**WHAT YOU ARE ASKED TO DO**
If an entry holds a picture, leave the picture out and output everything else exactly.

--- START ---

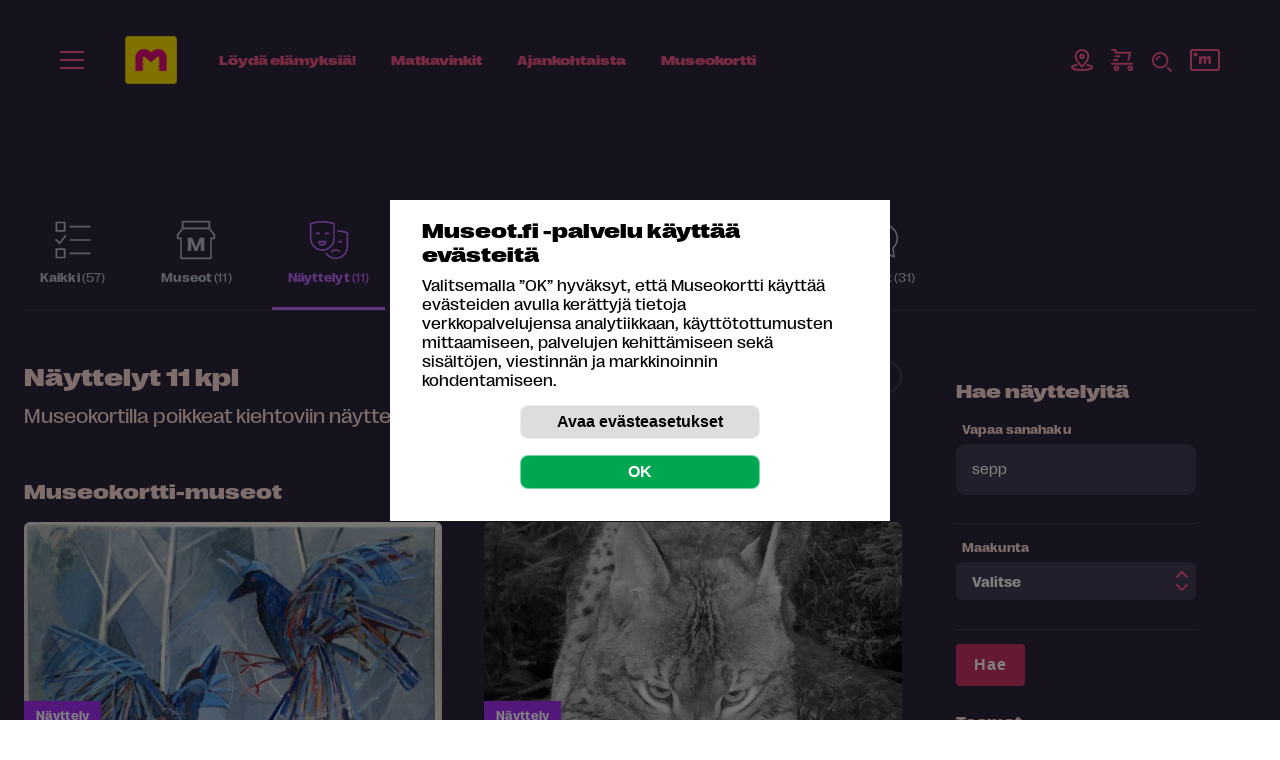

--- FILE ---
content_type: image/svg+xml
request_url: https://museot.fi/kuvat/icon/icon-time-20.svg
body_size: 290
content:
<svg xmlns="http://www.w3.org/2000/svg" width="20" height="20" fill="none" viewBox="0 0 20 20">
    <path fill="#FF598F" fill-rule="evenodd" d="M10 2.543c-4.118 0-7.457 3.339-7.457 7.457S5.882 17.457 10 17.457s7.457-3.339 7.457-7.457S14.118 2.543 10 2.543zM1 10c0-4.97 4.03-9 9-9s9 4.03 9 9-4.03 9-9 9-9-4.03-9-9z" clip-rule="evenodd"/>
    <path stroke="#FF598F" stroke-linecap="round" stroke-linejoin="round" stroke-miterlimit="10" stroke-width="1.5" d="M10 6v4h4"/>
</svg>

--- END ---

**SOLUTION FOR THIS PROBLEM**
--- FILE ---
content_type: image/svg+xml
request_url: https://museot.fi/kuvat/icon/icon-time-20.svg
body_size: 290
content:
<svg xmlns="http://www.w3.org/2000/svg" width="20" height="20" fill="none" viewBox="0 0 20 20">
    <path fill="#FF598F" fill-rule="evenodd" d="M10 2.543c-4.118 0-7.457 3.339-7.457 7.457S5.882 17.457 10 17.457s7.457-3.339 7.457-7.457S14.118 2.543 10 2.543zM1 10c0-4.97 4.03-9 9-9s9 4.03 9 9-4.03 9-9 9-9-4.03-9-9z" clip-rule="evenodd"/>
    <path stroke="#FF598F" stroke-linecap="round" stroke-linejoin="round" stroke-miterlimit="10" stroke-width="1.5" d="M10 6v4h4"/>
</svg>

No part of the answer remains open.